> [WHAT THE TASK REQUIRES]
Can you rewrite the entries from the very first line through the line containing "<instances>", inclusive, swapping "Segmentation results" for "Mask output" and leaving everything else unchanged?
---------- RECORDS SHOWN ----------
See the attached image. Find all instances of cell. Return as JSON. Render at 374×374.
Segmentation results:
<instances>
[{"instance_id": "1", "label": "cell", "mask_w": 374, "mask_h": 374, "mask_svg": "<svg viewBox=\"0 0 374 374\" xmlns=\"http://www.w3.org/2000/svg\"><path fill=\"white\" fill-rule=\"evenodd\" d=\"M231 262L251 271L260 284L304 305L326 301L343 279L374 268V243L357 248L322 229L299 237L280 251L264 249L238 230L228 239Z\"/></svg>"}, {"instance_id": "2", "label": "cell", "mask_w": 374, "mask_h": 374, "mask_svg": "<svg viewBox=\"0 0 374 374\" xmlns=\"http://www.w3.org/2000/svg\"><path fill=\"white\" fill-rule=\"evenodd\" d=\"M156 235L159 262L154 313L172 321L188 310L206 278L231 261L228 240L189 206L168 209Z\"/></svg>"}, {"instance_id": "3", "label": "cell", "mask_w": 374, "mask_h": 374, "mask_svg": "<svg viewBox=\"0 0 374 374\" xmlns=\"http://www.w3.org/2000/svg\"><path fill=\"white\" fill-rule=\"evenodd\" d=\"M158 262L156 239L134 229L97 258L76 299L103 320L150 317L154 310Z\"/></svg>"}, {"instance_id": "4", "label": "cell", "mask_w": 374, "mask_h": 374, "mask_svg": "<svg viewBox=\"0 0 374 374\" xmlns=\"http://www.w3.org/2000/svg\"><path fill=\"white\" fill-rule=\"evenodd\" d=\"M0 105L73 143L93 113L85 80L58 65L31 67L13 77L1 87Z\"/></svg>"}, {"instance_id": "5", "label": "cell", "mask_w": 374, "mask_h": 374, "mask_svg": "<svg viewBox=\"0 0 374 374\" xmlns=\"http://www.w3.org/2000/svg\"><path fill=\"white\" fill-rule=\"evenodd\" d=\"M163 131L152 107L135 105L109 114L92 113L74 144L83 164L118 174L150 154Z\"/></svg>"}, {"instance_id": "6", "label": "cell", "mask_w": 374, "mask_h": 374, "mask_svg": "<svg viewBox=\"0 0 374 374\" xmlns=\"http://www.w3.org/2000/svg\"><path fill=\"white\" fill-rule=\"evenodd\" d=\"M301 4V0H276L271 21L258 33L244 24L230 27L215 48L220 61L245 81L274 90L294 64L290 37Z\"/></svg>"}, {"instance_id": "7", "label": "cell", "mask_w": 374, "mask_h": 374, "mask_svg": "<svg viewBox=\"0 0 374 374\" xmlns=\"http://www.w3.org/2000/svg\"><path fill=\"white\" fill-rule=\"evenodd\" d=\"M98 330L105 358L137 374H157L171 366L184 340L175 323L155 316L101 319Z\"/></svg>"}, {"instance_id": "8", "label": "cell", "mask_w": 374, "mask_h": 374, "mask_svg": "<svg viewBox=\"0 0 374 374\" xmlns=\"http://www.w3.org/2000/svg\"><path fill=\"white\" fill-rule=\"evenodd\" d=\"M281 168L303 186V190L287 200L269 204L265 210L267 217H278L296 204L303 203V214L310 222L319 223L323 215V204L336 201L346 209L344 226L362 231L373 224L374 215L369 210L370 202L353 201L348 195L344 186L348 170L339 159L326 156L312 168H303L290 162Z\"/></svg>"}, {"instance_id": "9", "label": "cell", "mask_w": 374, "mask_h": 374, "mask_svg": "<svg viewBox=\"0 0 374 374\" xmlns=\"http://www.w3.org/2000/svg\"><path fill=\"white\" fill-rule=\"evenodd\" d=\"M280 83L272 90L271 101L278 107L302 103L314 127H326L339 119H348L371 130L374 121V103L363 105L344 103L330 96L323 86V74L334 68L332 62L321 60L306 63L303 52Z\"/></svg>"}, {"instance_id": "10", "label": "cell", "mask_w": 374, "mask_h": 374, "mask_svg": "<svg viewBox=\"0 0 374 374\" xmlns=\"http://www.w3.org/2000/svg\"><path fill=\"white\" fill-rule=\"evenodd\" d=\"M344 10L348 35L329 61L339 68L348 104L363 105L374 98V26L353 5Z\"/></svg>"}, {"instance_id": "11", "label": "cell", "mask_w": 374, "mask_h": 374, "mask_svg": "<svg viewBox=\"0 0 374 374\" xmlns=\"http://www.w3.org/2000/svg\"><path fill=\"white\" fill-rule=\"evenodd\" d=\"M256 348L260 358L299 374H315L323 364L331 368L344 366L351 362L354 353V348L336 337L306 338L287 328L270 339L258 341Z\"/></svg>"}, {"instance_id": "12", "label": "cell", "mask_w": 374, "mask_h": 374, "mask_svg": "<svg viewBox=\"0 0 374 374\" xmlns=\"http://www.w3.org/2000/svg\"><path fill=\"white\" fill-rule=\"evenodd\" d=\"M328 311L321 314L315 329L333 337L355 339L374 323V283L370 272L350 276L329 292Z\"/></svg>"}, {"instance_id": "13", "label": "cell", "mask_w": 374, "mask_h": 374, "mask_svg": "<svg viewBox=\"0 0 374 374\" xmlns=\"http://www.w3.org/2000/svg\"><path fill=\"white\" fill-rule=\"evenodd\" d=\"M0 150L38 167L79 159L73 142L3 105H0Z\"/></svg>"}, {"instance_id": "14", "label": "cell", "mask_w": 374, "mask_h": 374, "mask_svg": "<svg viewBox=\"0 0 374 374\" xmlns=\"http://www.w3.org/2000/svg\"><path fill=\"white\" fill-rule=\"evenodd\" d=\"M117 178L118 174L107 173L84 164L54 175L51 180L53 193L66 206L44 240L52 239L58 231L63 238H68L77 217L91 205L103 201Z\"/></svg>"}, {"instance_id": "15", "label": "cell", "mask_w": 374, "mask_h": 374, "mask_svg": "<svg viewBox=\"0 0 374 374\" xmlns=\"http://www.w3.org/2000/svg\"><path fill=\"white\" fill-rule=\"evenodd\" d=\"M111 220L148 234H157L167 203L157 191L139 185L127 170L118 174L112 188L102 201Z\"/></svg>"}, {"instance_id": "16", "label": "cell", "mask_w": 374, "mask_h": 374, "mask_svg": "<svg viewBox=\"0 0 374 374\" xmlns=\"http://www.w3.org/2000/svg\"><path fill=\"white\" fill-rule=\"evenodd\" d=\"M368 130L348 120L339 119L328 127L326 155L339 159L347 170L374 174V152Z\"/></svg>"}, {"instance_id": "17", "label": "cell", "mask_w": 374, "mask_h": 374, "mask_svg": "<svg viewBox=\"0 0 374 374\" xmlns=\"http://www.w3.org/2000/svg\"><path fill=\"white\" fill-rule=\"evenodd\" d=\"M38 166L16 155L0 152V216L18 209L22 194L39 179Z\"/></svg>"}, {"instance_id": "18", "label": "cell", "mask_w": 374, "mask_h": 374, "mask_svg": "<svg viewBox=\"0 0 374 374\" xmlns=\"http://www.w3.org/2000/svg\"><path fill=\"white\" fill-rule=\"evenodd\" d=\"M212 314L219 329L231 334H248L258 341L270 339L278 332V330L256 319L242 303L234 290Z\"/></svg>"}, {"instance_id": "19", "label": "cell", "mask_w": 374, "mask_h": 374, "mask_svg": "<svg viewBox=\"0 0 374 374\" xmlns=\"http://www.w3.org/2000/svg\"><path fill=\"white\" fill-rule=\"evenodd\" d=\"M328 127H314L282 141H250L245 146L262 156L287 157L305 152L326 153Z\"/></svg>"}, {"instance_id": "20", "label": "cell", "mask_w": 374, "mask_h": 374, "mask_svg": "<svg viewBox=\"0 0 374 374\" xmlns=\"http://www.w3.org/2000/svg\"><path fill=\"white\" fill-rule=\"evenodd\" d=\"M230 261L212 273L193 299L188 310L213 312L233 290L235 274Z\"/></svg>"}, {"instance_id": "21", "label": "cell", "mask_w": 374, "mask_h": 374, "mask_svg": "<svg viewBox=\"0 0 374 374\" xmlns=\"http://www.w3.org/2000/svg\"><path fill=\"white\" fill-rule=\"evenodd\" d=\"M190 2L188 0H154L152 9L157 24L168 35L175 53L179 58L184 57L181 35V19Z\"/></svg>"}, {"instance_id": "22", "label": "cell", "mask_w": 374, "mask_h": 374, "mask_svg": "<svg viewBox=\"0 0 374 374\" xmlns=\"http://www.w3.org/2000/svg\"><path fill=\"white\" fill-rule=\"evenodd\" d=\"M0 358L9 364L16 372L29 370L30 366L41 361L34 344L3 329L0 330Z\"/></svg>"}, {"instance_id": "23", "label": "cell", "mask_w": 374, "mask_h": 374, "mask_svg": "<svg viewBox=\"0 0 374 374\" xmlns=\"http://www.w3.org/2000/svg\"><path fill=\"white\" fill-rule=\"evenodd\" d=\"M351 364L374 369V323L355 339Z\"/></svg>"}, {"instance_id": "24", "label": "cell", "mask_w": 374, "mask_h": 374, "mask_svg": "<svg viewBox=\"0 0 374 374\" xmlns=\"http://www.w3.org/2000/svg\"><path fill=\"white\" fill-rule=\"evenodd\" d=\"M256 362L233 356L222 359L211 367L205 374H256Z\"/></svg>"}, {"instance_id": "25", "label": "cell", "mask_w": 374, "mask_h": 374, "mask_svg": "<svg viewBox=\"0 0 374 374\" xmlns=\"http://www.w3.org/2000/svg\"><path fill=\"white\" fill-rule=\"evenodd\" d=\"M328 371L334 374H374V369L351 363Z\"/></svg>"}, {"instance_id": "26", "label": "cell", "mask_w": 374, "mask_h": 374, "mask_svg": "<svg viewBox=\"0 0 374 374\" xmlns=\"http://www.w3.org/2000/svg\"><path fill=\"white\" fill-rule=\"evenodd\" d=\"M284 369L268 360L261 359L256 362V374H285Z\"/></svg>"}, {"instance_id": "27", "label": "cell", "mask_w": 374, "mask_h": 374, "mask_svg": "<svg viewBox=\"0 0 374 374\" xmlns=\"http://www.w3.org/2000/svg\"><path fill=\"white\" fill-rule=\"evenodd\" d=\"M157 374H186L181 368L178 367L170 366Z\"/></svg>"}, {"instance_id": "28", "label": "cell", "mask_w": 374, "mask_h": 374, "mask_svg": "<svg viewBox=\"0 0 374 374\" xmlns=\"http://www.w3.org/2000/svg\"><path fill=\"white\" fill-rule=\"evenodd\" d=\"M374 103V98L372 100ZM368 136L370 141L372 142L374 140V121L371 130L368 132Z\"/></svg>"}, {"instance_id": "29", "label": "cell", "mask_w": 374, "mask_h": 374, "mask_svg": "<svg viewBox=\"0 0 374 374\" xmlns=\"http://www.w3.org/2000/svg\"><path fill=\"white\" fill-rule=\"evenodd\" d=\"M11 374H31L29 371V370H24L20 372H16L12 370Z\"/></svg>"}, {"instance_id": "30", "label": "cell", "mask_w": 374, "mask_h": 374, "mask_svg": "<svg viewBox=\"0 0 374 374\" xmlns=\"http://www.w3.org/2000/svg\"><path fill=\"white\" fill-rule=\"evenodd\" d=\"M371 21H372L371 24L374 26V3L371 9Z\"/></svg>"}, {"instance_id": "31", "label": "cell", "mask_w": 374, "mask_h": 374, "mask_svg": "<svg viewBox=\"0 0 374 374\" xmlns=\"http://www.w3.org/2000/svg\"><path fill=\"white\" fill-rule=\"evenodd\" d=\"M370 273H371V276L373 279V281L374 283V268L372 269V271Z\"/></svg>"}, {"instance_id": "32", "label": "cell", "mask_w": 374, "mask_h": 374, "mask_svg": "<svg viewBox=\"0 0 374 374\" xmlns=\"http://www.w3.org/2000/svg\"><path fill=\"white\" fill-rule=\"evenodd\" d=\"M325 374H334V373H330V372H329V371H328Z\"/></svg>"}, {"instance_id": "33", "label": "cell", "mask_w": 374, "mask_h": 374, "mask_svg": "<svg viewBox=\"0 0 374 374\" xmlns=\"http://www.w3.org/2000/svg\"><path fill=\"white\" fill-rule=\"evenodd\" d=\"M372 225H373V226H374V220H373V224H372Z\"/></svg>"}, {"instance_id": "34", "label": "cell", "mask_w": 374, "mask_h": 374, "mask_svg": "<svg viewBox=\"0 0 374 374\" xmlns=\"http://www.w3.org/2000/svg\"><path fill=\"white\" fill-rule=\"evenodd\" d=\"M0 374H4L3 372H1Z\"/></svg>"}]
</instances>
----------
> [SOLUTION BELOW]
See the attached image. Find all instances of cell. Return as JSON. Render at 374×374.
Mask output:
<instances>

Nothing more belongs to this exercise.